*** Opening of GIVEN MATERIAL ***

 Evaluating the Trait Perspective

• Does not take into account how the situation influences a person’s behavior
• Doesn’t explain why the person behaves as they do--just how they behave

*** Close of GIVEN MATERIAL ***

● **ASSIGNMENT**
Copy exactly the lines from the one with "a person’s behavior" through the last line of the material, keeping both ends.

● **SOLVED EXERCISE**
• Does not take into account how the situation influences a person’s behavior
• Doesn’t explain why the person behaves as they do--just how they behave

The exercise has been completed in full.